House hunters and ghost hunters alike will be thrilled (and chilled) to hear that Villa Paula — dubbed Miami's most haunted home by the Biscayne Times — is now on the market.
Listed by ONE Sotheby's International Realty for $4.5 million, the 2,552-square-foot venue was built as a Cuban consulate in 1926 solely using materials imported from Cuba. Havana architect C. Freira designed Villa Paula to comprise 10 bedrooms, 18-foot ceilings, and charming details like hand-painted tiles and Tuscan columns.
But, for some, the intrigue of the white Little Haiti property lies beyond its physical attributes — and in its supernatural history.
Cuban consul Domingo Milord and his wife, Paula (the home's namesake), lived in the home for a scant few years before she died from complications due to an amputated leg. Soon after, the home closed as a consulate, and Villa Paula changed hands many times in the following years.
In 1974, Cliff Ensor purchased the then-derelict building and began refurbishing it. That's when things took a strange turn. The homeowner reported seeing a one-legged woman floating down the hallway, smelling the sudden scent of roses and coffee, hearing piano music and the clack of high-heel shoes, and seeing flatware and silverware inexplicably thrown about. Once, a chandelier crashed to the floor, and three of Ensor's cats were killed when a gate suddenly — repeatedly — slammed shut.
Ensor held seances to better understand the home's nature, and one psychic told him that five spirits inhabited Villa Paula. One, perhaps a former servant of the villa, was a young woman seeking the grave of her illegitimate child.

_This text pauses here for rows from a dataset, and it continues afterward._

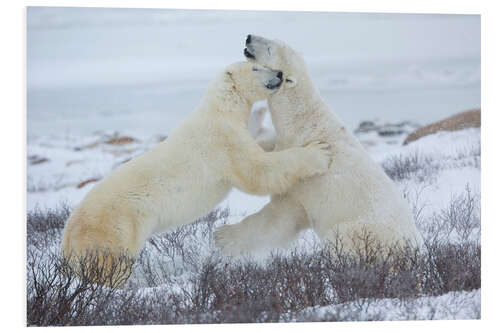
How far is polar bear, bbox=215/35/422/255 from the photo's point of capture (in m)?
4.41

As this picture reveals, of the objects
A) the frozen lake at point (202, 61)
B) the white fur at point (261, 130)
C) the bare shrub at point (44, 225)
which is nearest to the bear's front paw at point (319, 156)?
the white fur at point (261, 130)

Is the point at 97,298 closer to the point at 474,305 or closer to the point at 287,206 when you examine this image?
the point at 287,206

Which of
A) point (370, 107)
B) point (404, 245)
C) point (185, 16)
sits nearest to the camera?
point (404, 245)

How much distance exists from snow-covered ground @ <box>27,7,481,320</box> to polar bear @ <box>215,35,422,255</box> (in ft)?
0.99

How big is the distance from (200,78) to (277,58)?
2.15 feet

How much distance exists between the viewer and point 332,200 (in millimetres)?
4453

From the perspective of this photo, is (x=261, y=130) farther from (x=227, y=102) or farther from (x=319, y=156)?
(x=319, y=156)

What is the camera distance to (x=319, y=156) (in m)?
4.46

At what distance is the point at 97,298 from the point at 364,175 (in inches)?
72.7

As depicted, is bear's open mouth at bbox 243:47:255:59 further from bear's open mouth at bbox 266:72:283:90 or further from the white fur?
the white fur

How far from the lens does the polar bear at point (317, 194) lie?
14.5 feet

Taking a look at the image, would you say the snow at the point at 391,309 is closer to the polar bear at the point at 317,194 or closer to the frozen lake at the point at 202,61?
the polar bear at the point at 317,194

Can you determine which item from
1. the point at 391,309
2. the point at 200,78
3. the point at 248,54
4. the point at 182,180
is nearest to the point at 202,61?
the point at 200,78
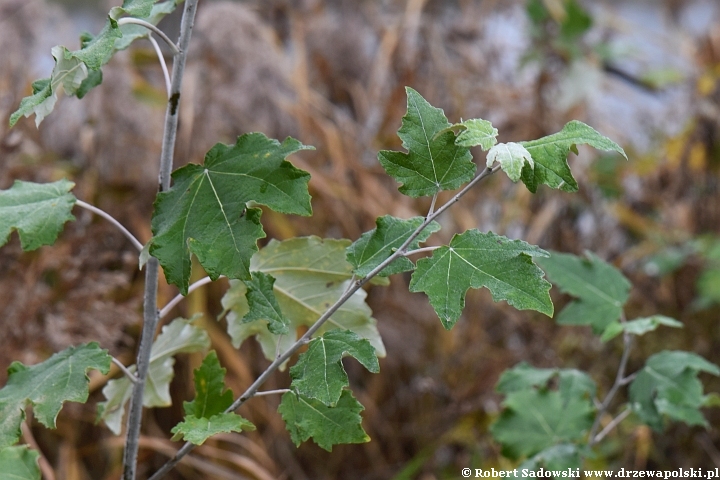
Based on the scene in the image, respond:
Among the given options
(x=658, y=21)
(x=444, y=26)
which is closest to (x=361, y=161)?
(x=444, y=26)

About a decade ago, after Ensor sold the home, Cuban fashion designer Fernando Garcia rented it. He, too, claimed to have witnessed unexplainable phenomena, including the time a windowpane fell to the ground behind him while he was working at his desk. When he got up to examine it, a huge chunk of plaster fell from the ceiling right where he had been sitting. His cat also disappeared from the house, and he regularly heard thumping sounds near the back door.
Then, a groundskeeper who lived in Villa Paula reported that objects wouldn't stay where he left them and that bulbs in a light fixture once began turning on and off randomly.
Most recently, Villa Paula was used as a gallery, museum, and special event space. The building, part of a four-lot commercial assemblage at 5811 N. Miami Ave., is recognized as a historic structure by the City of Miami.